Ebeveyn olarak bu aralar nasılsınız? Bu soruyu öylemesine sormuyorum. Gerçekten nasılsınız? Son 25 gündür olanlar sizi nasıl etkiledi? Bu olaylara karışmadan seyretmeyi mi tercih ettiniz? Yoksa bu olaylar derinden etkiledi ve kendinizi sokakta, sosyal medyada, parklarda fikirlerinizi söylerken mi buldunuz?
Belki de korktunuz, ses çıkarmadınız. Sessiz kalmanız belki mal ve can kaybetme korkusu ile geldi. Belki de suskunluğunuz, bu olaylar iktidara yapılan tuzaklar, oyunlar; uymayalım derken oldu.
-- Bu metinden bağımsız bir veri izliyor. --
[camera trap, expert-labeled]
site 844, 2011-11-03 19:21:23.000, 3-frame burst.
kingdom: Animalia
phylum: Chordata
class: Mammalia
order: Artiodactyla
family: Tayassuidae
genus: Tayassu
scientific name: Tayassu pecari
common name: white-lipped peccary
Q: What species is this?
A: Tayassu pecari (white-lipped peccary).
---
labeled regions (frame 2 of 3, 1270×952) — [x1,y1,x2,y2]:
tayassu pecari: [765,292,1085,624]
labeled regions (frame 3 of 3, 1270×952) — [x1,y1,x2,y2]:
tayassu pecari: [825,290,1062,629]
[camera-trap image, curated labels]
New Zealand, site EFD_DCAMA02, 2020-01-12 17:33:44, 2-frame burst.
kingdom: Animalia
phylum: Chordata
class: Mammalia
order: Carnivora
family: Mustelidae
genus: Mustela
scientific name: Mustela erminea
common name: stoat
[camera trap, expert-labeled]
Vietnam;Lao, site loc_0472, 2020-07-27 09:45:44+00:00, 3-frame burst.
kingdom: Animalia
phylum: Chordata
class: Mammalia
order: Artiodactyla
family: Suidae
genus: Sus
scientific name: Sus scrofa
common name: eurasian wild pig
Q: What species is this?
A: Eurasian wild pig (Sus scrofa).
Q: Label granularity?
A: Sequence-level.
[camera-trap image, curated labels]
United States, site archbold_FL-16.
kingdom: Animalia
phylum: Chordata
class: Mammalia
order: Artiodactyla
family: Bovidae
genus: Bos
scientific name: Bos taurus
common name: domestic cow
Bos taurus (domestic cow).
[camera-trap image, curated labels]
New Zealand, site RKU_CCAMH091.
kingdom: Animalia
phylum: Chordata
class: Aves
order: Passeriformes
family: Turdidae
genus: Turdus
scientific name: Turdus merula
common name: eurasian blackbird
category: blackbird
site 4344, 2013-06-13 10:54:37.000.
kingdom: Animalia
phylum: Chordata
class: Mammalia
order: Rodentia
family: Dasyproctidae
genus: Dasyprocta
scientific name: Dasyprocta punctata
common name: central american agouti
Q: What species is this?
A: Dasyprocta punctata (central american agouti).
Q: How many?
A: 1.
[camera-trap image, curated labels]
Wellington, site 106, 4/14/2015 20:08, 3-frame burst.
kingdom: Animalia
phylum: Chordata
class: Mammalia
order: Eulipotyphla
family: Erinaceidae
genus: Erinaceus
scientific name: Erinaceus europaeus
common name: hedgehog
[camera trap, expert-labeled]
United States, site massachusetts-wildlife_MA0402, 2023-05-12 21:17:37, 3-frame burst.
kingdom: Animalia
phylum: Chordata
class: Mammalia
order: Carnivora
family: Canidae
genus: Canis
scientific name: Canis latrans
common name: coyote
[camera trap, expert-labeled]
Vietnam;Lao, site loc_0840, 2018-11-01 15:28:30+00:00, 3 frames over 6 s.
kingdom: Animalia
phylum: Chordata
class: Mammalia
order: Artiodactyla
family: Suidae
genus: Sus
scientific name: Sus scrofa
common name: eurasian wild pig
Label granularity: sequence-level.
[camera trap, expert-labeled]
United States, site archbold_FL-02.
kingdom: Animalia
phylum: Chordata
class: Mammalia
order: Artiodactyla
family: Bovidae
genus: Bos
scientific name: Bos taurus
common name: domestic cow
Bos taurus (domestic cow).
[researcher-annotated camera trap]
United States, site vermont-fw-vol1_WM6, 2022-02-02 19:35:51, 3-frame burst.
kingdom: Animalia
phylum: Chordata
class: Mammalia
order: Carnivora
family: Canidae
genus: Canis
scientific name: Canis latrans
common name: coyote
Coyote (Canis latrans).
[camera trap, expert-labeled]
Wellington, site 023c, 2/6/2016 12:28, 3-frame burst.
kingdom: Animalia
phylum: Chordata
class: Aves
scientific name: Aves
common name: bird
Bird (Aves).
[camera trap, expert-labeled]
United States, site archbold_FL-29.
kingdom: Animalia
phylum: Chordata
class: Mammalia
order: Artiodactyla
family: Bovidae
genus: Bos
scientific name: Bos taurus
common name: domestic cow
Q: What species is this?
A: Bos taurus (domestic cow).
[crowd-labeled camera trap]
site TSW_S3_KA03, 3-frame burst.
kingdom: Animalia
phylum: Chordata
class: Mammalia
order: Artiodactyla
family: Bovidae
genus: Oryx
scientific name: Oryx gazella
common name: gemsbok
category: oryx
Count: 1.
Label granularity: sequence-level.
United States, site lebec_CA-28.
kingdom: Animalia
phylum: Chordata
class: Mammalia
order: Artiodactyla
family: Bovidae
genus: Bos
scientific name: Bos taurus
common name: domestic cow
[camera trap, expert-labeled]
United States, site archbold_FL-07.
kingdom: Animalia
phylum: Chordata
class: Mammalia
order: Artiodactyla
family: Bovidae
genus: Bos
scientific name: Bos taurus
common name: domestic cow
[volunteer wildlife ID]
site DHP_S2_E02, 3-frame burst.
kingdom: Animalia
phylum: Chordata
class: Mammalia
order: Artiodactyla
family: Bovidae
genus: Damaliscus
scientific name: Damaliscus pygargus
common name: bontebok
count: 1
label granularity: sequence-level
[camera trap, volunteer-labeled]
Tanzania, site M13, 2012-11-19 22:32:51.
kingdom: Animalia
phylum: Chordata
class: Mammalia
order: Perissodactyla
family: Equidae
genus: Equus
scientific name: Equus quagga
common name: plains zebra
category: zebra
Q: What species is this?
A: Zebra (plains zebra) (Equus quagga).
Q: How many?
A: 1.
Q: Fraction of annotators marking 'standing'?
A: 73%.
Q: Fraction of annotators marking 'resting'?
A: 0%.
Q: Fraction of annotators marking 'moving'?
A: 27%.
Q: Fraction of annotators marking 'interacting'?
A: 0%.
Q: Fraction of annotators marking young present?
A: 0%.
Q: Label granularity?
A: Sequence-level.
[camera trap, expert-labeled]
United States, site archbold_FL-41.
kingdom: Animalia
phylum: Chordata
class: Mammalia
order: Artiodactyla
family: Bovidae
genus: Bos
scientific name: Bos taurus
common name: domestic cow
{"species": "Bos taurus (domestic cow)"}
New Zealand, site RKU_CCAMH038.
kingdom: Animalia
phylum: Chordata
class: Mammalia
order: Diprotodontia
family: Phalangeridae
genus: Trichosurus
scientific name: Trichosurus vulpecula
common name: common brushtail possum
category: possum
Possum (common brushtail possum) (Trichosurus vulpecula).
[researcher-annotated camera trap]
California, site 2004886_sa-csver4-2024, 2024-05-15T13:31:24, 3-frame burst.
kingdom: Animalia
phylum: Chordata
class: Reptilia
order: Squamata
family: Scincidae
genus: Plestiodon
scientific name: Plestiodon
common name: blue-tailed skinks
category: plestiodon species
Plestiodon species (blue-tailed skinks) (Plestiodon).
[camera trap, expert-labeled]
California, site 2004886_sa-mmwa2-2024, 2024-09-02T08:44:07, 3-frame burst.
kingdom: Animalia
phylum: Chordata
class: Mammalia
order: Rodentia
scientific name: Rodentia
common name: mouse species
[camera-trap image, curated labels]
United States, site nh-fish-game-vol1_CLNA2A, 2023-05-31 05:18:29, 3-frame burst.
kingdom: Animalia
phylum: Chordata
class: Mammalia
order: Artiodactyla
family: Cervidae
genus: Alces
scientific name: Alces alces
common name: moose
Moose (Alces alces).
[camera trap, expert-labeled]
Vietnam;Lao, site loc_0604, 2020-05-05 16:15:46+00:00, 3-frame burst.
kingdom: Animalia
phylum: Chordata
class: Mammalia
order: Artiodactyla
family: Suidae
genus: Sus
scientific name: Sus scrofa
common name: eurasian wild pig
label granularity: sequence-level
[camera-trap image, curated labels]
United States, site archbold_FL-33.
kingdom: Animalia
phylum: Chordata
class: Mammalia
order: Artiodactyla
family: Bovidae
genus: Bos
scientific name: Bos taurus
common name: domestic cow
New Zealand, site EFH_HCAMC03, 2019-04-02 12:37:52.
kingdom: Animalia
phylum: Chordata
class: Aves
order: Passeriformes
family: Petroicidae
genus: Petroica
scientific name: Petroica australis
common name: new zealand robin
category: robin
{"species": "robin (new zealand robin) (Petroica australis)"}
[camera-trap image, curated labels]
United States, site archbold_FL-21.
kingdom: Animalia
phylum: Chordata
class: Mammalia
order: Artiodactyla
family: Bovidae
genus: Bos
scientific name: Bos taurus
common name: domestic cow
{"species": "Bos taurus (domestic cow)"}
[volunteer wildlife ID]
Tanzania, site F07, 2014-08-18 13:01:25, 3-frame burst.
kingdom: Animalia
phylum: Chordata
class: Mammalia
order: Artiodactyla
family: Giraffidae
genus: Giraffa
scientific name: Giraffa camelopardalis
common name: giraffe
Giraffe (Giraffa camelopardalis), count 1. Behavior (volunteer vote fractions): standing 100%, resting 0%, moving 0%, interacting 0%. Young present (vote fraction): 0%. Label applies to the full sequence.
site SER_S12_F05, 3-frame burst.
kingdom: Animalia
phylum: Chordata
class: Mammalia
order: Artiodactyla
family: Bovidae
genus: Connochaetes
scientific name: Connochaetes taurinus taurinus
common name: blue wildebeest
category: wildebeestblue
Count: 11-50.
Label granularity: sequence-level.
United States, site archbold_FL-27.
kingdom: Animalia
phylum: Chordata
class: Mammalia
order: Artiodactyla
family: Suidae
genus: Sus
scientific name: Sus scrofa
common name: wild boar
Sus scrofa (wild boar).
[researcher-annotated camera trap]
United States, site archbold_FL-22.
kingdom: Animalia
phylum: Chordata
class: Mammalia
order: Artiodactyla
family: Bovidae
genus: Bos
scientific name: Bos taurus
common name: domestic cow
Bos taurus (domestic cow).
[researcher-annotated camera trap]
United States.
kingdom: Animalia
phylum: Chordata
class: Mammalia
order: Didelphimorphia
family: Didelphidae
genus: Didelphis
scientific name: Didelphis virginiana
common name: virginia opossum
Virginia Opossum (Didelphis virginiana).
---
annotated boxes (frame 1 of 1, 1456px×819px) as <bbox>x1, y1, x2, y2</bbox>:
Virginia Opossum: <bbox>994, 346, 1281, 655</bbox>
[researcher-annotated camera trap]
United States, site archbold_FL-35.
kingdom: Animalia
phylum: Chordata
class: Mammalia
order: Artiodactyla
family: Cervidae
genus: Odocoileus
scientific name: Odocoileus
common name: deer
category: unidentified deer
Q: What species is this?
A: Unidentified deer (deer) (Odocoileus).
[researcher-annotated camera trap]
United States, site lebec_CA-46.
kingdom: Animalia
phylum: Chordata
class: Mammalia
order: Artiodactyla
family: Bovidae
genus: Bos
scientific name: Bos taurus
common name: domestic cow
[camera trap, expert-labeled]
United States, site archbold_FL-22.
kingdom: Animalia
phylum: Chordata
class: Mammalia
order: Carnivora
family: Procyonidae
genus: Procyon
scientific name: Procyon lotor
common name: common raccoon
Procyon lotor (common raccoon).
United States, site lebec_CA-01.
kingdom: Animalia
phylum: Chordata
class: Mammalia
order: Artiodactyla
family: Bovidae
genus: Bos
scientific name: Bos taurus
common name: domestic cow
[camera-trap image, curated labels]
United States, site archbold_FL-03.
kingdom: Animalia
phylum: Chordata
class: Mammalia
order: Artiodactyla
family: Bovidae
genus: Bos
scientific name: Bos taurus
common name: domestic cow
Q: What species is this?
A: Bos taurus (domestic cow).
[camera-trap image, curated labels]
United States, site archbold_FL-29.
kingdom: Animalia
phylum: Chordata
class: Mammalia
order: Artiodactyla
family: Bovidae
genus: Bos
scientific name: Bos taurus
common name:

Her ne olursa olsun cevabınız ve duygunuz, bu yazı sizin için. Sizin için çünkü bu yazıda kimseyi yargılamaya niyetim yok. Yol gösterme, öğüt verme gibi bir maksadım hele hiç yok. Bu yazı yalnızca bir iç bakış. Yaptığımız ya da yapmadığımız her şeyin nasıl bir çocuk yetiştirdiğimizi yakından ilgilendirdiğini söze dökmekten başka bir amacım yok.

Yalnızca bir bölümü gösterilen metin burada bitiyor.